Personalized Text Summarization

Róbert Móro, Supervisor: Prof. Mária Bieliková



Information overload is one of the most serious problems of the present-day Web. There are various approaches addressing this problem; we are interested mainly in two: automatic text summarization and personalization.

Automatic text summarization aims to extract the most important information from the document, which can help readers (users) to decide whether it is relevant for them and they should read the whole text or not. However, conventional (generic) summarization methods summarize the content of the document without considering the differences in users, their needs or characteristics. Personalized summarization, on the other hand, uses this additional information about users’ characteristics to produce summaries more suitable for a particular user’s needs.

Our Approach

We have proposed a method of personalized summarization based on a method of latent semantic analysis (LSA). The main idea of our approach is to identify sources of adaptation and personalization and combine them to produce personalized summaries capable of extracting information from the document that is the most important or interesting for a particular user. For this purpose, we have proposed a set of specific raters and a method of their combination which allows considering various parameters or context of the summarization.
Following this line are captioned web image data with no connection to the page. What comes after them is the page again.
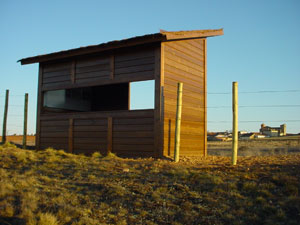 Observatorio de aves de Almarail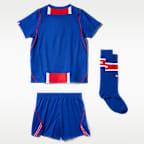 Primera equipación Stadium París Saint-Germain 2026 Equipación de fútbol de tres piezas Replica Nike - Niño/a pequeño/a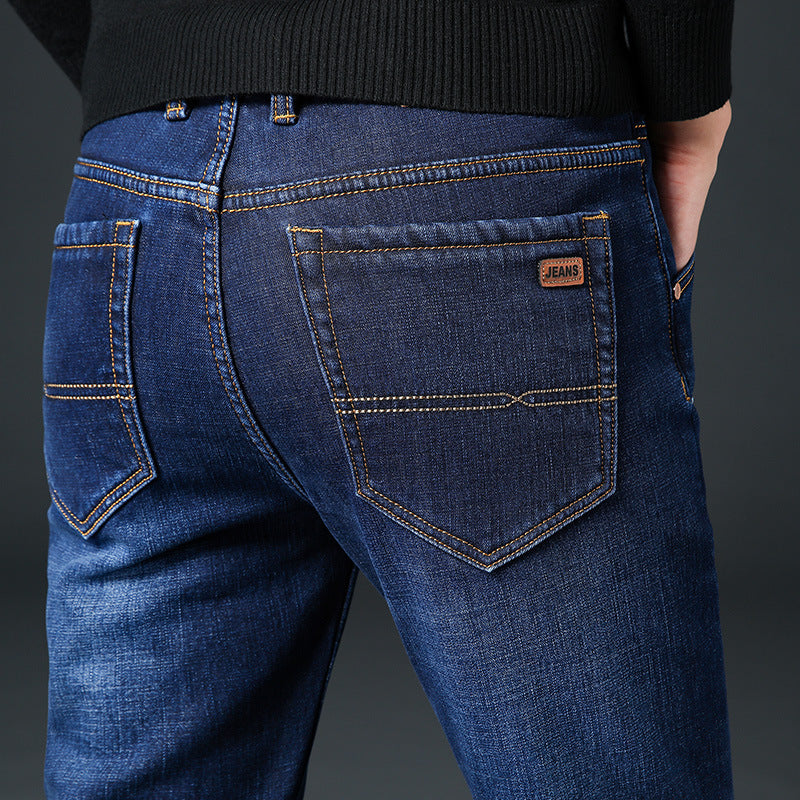 MEN WINTER THICKER WARM JEANS (PACK OF 2)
Our method is domain- and language-independent. However, we have focused on the domain of learning and the specific scenario of summarization for knowledge revision during evaluation.

In the knowledge revision scenario, we have to consider other aspects as well, such as the time of revision and the way of selecting the documents to revise from. That is why we have also proposed a personalized method of selecting the documents for revision which takes into account various characteristics, e.g. recent changes of a student’s knowledge supporting concepts, the knowledge of which the user has recently gained or, on the contrary, lost.


We have experimented with our proposed method in the educational system ALEF. The participants of our two experiments were 75 students attending the Functional and Logic Programming and Principles of Software Engineering courses.

Our experimental results suggest that considering the relevant domain terms, as well as users' personal and popular annotations (highlights), leads to to selecting representative sentences capable of summarizing the document, even for revision.